§ **Required work**:
Print the stretch of the passage on musical improvisation from "The element of" through "confines through improvisation.", word for word.

Excerpt provided section start

Improvisation in music has a long history dating back to prehistoric times before notation. Long before Taylor Swift released her first song, before Beethoven composed “Moonlight Sonata” and even before the oldest artist that you can think of existed, a caveman banged rocks together while yelling “Ooh! Ah!” Music has always been a part of the human experience, which is why it is impossible to pinpoint when it was first “invented” and by whom. Before the existence of notation —and more recently recording— music could only be transmitted orally. Music that wasn’t played would simply be forgotten. To prevent that, there was great importance placed on sharing music with one’s community.
The element of community in music is still very present today in all genres. For example, an article published by Ableton explains how the tribal music of the Massai people in Kenya and Tanzania are defined by their signature fixed rhythms which they cannot deviate too much from. To stay loyal to their people, they must abide by their ways; however, they are still encouraged to express themselves as much as possible within those confines through improvisation.
Now, especially with the development of recording, importance has been placed on music that is rehearsed. People go to concerts expecting to hear songs that they know and artists practice their songs with the intention of performing them for their audience. Rehearsed music is wonderful, but it lacks a fundamental quality of music: stream of consciousness. Music is a language; why have we limited ourselves to using it solely when it is rehearsed? While not as popular today, the concept of improvisation still exists – especially in African-influenced genres like jazz and freestyle rap.

Excerpt provided section end
Provided material section start

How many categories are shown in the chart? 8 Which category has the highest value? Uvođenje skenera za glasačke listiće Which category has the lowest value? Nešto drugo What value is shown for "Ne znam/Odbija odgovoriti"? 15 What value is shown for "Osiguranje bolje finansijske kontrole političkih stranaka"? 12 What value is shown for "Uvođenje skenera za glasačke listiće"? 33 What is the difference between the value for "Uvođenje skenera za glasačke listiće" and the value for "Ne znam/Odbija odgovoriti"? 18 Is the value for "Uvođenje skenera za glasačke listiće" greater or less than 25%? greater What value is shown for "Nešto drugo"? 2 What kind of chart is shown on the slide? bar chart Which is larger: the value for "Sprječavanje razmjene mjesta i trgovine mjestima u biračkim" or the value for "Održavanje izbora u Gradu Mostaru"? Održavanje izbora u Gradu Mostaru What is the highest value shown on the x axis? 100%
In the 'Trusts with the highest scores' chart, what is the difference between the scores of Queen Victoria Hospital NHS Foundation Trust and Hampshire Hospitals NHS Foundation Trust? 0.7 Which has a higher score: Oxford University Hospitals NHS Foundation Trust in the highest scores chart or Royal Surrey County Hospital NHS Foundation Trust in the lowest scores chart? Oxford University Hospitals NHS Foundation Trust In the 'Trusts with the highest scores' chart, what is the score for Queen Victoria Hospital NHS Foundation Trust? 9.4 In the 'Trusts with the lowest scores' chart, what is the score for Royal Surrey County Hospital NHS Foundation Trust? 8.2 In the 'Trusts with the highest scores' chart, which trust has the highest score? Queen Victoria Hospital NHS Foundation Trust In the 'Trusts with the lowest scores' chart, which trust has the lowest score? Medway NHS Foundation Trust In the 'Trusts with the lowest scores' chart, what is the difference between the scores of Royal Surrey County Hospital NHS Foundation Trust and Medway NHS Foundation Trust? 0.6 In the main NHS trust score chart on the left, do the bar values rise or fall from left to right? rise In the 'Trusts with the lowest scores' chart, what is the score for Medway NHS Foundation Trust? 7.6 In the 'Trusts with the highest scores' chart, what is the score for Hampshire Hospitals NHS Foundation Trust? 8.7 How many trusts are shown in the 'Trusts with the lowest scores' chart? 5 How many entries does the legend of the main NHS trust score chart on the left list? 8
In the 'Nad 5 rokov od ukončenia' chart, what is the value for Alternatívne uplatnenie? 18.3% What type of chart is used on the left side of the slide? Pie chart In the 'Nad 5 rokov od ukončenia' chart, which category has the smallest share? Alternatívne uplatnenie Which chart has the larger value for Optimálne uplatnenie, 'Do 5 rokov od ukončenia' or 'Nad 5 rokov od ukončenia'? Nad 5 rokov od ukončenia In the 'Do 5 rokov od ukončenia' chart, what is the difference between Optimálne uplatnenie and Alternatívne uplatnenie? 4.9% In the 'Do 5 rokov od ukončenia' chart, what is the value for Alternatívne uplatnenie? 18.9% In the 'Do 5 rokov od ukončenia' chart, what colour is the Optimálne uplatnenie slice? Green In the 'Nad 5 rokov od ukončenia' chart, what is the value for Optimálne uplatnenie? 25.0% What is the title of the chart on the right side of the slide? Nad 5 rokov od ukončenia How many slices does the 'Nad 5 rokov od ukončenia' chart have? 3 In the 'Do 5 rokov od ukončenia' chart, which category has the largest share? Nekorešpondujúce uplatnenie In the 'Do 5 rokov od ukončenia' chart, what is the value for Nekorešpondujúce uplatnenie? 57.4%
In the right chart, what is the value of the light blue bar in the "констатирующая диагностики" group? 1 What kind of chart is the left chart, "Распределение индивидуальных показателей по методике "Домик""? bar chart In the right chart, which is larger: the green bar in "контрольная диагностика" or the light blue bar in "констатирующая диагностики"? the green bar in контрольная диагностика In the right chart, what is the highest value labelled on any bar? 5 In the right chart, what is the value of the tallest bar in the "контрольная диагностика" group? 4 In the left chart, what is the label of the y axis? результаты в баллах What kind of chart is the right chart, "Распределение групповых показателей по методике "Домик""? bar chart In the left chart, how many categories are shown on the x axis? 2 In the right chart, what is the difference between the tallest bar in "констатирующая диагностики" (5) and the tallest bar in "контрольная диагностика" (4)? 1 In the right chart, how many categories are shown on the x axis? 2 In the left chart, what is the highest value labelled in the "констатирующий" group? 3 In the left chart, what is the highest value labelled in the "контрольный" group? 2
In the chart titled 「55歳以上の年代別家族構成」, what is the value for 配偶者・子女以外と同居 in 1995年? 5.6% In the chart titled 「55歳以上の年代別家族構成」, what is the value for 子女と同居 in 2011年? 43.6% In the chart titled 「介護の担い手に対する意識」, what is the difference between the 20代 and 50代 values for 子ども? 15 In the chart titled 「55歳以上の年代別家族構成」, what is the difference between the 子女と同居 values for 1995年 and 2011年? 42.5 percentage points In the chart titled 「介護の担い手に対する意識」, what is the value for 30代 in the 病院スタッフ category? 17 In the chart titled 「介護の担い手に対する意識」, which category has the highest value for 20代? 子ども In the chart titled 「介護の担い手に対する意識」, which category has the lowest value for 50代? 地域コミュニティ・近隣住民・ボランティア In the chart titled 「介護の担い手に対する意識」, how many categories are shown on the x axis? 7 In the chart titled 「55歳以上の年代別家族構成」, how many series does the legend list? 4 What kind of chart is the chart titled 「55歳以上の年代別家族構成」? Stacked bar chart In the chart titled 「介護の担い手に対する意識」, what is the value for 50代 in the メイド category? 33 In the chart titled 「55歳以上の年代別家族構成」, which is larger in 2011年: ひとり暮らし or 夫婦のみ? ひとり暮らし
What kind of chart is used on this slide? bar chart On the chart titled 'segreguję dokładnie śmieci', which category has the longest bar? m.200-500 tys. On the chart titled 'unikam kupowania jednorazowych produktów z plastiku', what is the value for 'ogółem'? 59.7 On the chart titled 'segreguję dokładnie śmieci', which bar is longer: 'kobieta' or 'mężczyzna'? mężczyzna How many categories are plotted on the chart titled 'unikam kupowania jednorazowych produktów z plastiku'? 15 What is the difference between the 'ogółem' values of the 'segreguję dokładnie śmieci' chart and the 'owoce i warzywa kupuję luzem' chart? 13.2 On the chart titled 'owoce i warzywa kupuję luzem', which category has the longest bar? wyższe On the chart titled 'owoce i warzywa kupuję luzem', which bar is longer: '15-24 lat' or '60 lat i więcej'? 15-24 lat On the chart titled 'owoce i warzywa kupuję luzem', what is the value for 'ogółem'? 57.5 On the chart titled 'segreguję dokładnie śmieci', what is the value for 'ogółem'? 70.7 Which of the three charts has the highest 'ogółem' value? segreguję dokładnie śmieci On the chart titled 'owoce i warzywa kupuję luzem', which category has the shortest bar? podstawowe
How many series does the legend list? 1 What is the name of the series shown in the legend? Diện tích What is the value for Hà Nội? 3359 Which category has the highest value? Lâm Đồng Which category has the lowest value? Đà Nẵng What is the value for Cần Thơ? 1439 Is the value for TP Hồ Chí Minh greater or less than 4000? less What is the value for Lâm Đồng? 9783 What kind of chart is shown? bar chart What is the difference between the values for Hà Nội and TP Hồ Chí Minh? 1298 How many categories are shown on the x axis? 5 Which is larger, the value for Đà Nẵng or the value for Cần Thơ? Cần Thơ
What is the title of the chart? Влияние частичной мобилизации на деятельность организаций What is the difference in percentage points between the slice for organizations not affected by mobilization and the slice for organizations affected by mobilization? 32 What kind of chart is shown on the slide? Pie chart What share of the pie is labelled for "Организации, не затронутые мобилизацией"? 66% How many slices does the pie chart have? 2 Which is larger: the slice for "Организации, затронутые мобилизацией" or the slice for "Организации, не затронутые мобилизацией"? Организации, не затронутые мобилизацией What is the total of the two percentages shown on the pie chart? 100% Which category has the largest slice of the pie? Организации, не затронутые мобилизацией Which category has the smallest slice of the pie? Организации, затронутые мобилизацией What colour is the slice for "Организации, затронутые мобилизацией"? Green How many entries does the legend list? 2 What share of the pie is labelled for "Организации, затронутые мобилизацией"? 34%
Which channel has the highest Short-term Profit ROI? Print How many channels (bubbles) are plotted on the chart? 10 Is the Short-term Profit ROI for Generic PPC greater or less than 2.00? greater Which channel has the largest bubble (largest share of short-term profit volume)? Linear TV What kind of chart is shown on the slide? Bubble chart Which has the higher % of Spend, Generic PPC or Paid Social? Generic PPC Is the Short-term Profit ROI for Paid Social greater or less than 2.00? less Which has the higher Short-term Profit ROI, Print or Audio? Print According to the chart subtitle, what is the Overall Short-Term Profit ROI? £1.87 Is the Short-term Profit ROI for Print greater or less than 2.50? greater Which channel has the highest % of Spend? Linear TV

Provided material section end

§ **Exercise answer**:
The element of community in music is still very present today in all genres. For example, an article published by Ableton explains how the tribal music of the Massai people in Kenya and Tanzania are defined by their signature fixed rhythms which they cannot deviate too much from. To stay loyal to their people, they must abide by their ways; however, they are still encouraged to express themselves as much as possible within those confines through improvisation.